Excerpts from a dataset
[Start of Attachment]
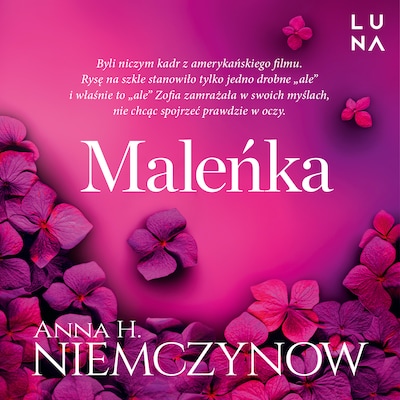 Maleńka – okładka audiobooka, autor Anna H. Niemczynow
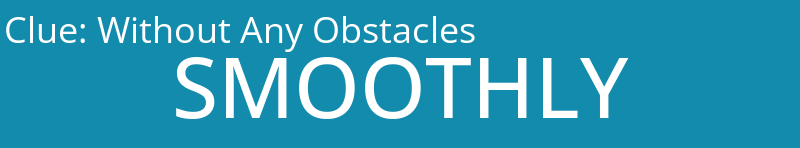 Without Any Obstacles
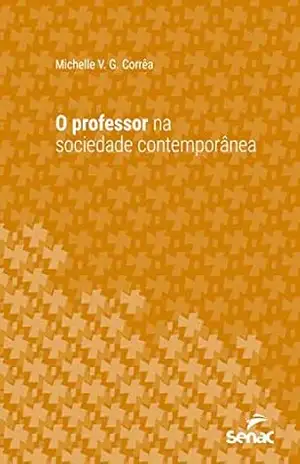 Capa do livro O professor na sociedade contemporânea (Série Universitária) - Michelle V. G. Corrêa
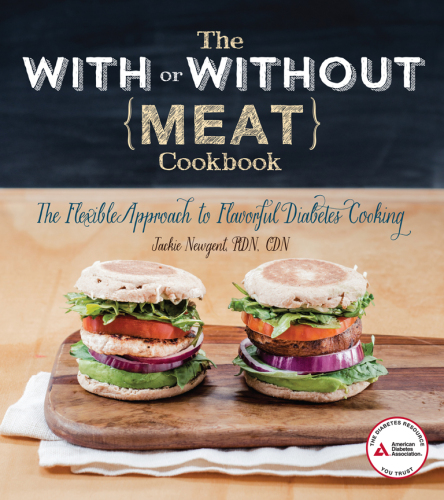 The with or without meat cookbook : the flexible approach to flavorful diabetes cooking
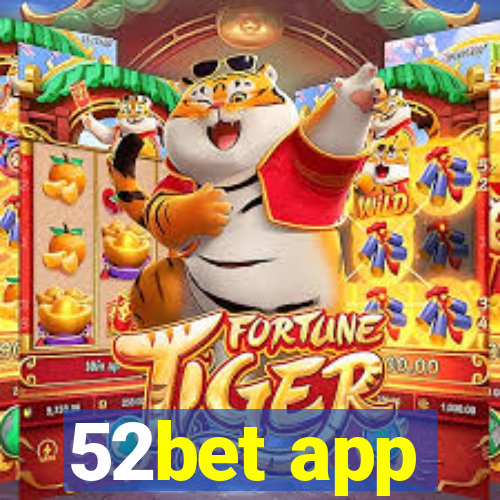 52bet app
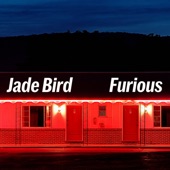 Jade Bird - Furious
[End of Attachment]
*Exercise*:
Put the lines above into a numbered list, leaving out any blank lines. Don't include the pictures in your answer.

*Task result*:
1.  Maleńka – okładka audiobooka, autor Anna H. Niemczynow
2.  Without Any Obstacles
3.  Capa do livro O professor na sociedade contemporânea (Série Universitária) - Michelle V. G. Corrêa
4.  The with or without meat cookbook : the flexible approach to flavorful diabetes cooking
5.  52bet app
6.  Jade Bird - Furious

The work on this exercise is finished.